When time came to make the pizza, I decided to get a bit fancy and make four different pasta combinations on the same pizza. I did this by taking two thin strips of dough and putting them crosswise on the pizza to form four equal quadrants. I then put a different pasta combination in each quadrant. As a take on the
Quattro Stagione, I called the pizza
Quattro Maccheroni. The four combinations I selected were pasta with broccoli and chicken (rotisserie), pasta and ham (diced), pasta and hot sausage, and pasta and salmon (fresh Norwegian). In terms of the actual assembly of the pizza, I distributed a diced blend of the same four cheeses over the skin, which had been stretched out to 15” on a 16” pizza screen, and then spread the previously sauced pasta over the entire skin in a single layer. I then placed the two dough strips crosswise on the pizza, and added the individual meat/vegetable/fish components to the different quadrants. I ended up distributing some more of the diced four-cheese blend over the entire pizza. The pizza was baked on a pizza stone that has been placed on the lowest oven rack position and preheated for about an hour at 475 degrees F. This pizza took longer to bake than my previous PG clone pizzas (the unbaked pizza weighed a bit over 41 ounces). It took about ten minutes on the stone, followed by about 1-2 minutes on the top oven rack position to get added top crust coloration and to help brown the cheeses a bit more.
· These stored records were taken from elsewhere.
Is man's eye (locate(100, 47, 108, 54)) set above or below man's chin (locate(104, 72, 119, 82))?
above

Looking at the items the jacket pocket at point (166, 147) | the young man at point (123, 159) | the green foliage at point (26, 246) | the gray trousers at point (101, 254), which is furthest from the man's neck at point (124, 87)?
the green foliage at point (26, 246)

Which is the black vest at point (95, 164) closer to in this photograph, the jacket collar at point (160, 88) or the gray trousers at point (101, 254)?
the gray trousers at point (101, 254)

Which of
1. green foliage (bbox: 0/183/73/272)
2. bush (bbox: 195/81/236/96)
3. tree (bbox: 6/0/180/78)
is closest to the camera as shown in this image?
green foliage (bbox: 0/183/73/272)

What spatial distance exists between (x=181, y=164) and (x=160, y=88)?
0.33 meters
The photos below show the finished
Quattro Maccheroni pizza. Overall, I thought that the pizza turned out quite well. I sampled each of the four combinations and, while I liked them all, I found that my favorite was the pasta and ham combination. I also liked the broccoli component of the pizza. I even took some leftover broccoli and added it to a thin slice of the pasta and ham combination and reheated it on the stone. That was also a nice combination in my opinion. As I expected, the crust was nice and chewy, no doubt because of all of the semolina flour, and had a nice flavor. I also concluded that making only a macaroni and cheese pizza all by itself would be a good version. However, for such a pizza, it is important that the cheeses used for the sauce and for use on the pizza just before baking impart a lot of flavor to the otherwise neutral and bland flavor of the pasta itself. I estimate that it takes about a third of a pound of dry macaroni for a 14”-15” pizza. That is for a single layer of the pasta on the pizza. However, I concluded that using about a layer and a half of the cooked pasta is likely to be optimum, rather than the single layer I used. Otherwise, the presence of the pasta can be subjugated to the other toppings. I also suggest that the pasta be cooked more
al dente than normal since the pasta will also cook when added to the sauce and during the baking of the pizza itself. I think it is better for the pasta to be firm rather than soft.